O sea, que don Artur se viene a Madrid a formarnos el tiberio nacionalista, sin acordarse de la fortuna que nos gastamos los españoles en aquella vaina de la Olimpiada, y también en el imperio que ahora nos cuestan los árbitros para que el Barsa venga al Bernabeu a echar unos rondos y ganar como el que se fuma un puro. A decir verdad, no sé qué dinero reclama don Artur, un dinero que dice que es suyo, según él, por no sé qué monsergas y otros cálculos euclidianos de difícil entendimiento. Porque de eso se trata. De llevarse una pasta para seguir con sus televisiones panfletarias, embajadas en Manhattan y París, el tropel de putas del Molino Rojo y ese chico, Pinto, manoseando el balón fuera del área como si se tratara, un suponer, del trasero de su novia.
Encima, don Artur se ha entrevistado en la Moncloa con un Rajoy vestido de sor Pascualina, es decir, con un Rajoy hecho de mantequilla soriana que se derrite cuando negocia con nacionaleros y otras especies derivadas. Para mí que el señor Rajoy, después de la visita de Superman, no sólo camina escocido por los pasillos de la Moncloa, sino que arrastra cadenas nocturnas, como el famoso fantasma de Casterville.
Quiero decir que don Artur, con sus fanfarronadas de camorrista portuario, ha llegado a Madrid en plan Teixeira para darnos a todos por retambufa, a Rajoy el primero, y de paso llevarse las cuberterías de la Moncloa y el Palacio Real. Sospecho que el muy jodío anda avizorando la forma de penetrar en las cámaras secretas del Banco de España, donde se piensa que guardamos el oro de Moscú, sin saber que ese oro se lo llevaron los socialistas, don Juan Negrín sin ir más lejos, cuando aquello de las guerras púnicas y el sitio de Numancia.
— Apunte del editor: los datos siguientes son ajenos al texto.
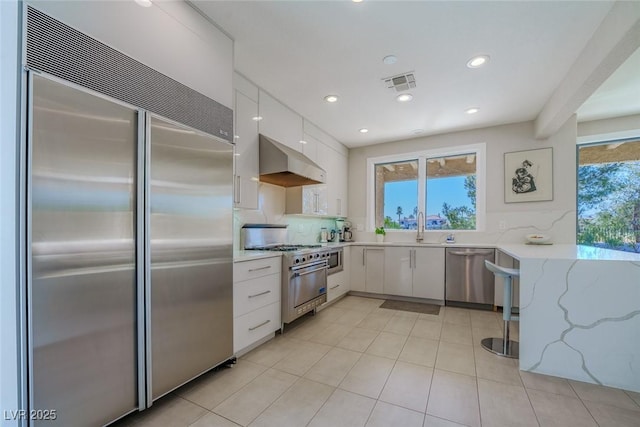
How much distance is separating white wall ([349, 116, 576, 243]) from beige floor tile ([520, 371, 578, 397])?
2.30 meters

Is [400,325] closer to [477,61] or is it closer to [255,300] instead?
[255,300]

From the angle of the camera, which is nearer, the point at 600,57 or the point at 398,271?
the point at 600,57

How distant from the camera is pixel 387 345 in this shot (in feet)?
8.20

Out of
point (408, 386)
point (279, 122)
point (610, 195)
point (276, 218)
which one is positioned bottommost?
point (408, 386)

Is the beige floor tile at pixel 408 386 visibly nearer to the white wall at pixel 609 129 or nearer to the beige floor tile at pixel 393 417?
the beige floor tile at pixel 393 417

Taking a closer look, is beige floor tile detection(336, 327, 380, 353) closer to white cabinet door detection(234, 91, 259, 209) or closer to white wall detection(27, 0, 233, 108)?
white cabinet door detection(234, 91, 259, 209)

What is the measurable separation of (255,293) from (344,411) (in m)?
1.15

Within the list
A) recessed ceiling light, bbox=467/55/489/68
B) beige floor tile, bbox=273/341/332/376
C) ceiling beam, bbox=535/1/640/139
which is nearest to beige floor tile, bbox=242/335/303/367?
beige floor tile, bbox=273/341/332/376

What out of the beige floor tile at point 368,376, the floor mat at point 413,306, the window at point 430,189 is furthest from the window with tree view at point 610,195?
the beige floor tile at point 368,376

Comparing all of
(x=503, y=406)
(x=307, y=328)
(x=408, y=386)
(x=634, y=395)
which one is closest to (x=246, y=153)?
(x=307, y=328)

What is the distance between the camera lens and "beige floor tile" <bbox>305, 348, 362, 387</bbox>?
1938 mm

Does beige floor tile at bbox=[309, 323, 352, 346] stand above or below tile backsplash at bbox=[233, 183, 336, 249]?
below

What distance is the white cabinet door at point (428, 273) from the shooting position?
3785 millimetres

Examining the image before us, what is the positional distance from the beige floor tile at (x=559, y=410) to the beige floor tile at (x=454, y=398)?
0.33 m
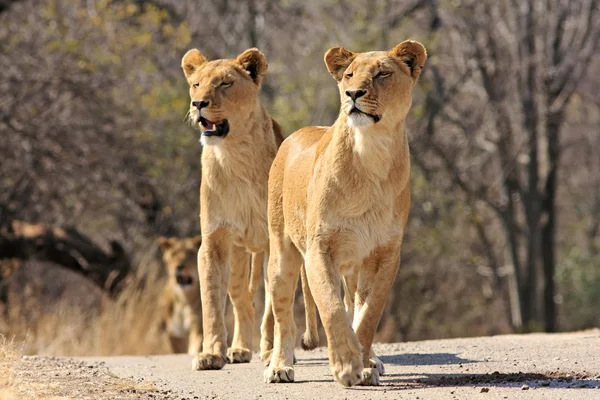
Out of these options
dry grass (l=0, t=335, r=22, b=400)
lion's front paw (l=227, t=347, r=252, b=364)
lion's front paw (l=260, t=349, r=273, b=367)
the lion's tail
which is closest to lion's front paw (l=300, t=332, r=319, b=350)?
the lion's tail

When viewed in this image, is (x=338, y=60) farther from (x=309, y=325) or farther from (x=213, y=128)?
(x=309, y=325)

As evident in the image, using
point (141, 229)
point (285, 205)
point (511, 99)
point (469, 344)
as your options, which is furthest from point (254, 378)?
point (511, 99)

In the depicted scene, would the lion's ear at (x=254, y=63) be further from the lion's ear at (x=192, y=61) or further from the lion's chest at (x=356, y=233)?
the lion's chest at (x=356, y=233)

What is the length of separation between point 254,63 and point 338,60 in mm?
1674

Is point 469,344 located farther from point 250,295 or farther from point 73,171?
point 73,171

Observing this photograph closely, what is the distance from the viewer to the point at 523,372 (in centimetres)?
596

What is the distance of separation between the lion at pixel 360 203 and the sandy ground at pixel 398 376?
25 cm

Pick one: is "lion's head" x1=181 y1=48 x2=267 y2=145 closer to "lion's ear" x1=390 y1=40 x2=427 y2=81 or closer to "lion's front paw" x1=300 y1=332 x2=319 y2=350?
"lion's front paw" x1=300 y1=332 x2=319 y2=350

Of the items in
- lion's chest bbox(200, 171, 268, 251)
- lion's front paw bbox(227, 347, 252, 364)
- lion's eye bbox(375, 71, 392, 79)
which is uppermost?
lion's eye bbox(375, 71, 392, 79)

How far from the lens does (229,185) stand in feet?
23.2

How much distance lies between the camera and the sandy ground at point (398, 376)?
5.32 m

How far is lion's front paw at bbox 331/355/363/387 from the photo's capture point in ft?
17.4

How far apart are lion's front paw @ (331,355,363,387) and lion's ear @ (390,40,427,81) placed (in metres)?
1.48

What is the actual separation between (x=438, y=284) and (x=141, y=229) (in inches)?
177
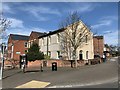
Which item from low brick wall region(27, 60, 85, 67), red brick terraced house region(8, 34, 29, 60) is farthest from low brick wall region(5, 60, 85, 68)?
red brick terraced house region(8, 34, 29, 60)

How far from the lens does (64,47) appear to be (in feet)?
142

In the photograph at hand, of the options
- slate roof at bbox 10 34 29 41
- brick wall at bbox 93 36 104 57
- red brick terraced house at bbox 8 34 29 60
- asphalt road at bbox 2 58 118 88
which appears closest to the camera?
asphalt road at bbox 2 58 118 88

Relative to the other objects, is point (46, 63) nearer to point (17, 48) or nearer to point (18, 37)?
point (17, 48)

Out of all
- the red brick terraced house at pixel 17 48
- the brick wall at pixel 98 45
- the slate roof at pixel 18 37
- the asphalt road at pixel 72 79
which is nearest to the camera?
the asphalt road at pixel 72 79


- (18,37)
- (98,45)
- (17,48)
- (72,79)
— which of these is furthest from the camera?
(18,37)

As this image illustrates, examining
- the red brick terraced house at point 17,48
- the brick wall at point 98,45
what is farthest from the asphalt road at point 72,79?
the brick wall at point 98,45

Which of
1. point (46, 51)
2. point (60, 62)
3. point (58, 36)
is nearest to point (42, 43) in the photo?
point (46, 51)

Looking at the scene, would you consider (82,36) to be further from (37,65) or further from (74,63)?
(37,65)

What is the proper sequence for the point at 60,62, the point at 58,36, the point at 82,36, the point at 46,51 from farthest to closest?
the point at 46,51 < the point at 58,36 < the point at 82,36 < the point at 60,62

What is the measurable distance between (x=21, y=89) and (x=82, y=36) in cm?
2407

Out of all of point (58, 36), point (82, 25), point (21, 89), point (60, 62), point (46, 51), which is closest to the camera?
point (21, 89)

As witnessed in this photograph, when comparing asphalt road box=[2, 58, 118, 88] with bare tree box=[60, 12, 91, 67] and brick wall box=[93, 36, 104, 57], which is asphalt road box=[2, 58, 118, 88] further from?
brick wall box=[93, 36, 104, 57]

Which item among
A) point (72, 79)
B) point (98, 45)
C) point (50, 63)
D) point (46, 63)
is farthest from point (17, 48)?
point (72, 79)

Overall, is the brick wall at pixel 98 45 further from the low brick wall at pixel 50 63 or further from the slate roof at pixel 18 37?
the low brick wall at pixel 50 63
De modo que el honorábile ha llegado tarde a marcar las líneas rojas como si fuera Durruti, por la sencilla razón de que aquí ya no hay dinero y, como digo, el oro de Moscú está en Moscú y, para colmo de males, Teixeira se encuentra de vacaciones en Galicia, comiéndose todos los percebes de la Ría de Arosa, grandes como carallo du homo o como el flagrante penalti de Pujol a Benzema, por si alguien no lo tiene anotado. Si los catalanes necesitan dinero deberían pedírselo a Griñán y, sobre todo, a su chófer, ya que tal vez les quede algún ERE sin cobrar entre los setos del parque de María Luisa. Porque si don Artur ha establecido unas líneas rojas, el chófer de Griñán prefiere las rayas blancas, por lo que es posible que ambos lleguen a un acuerdo financiero. Sólo es cuestión de colores.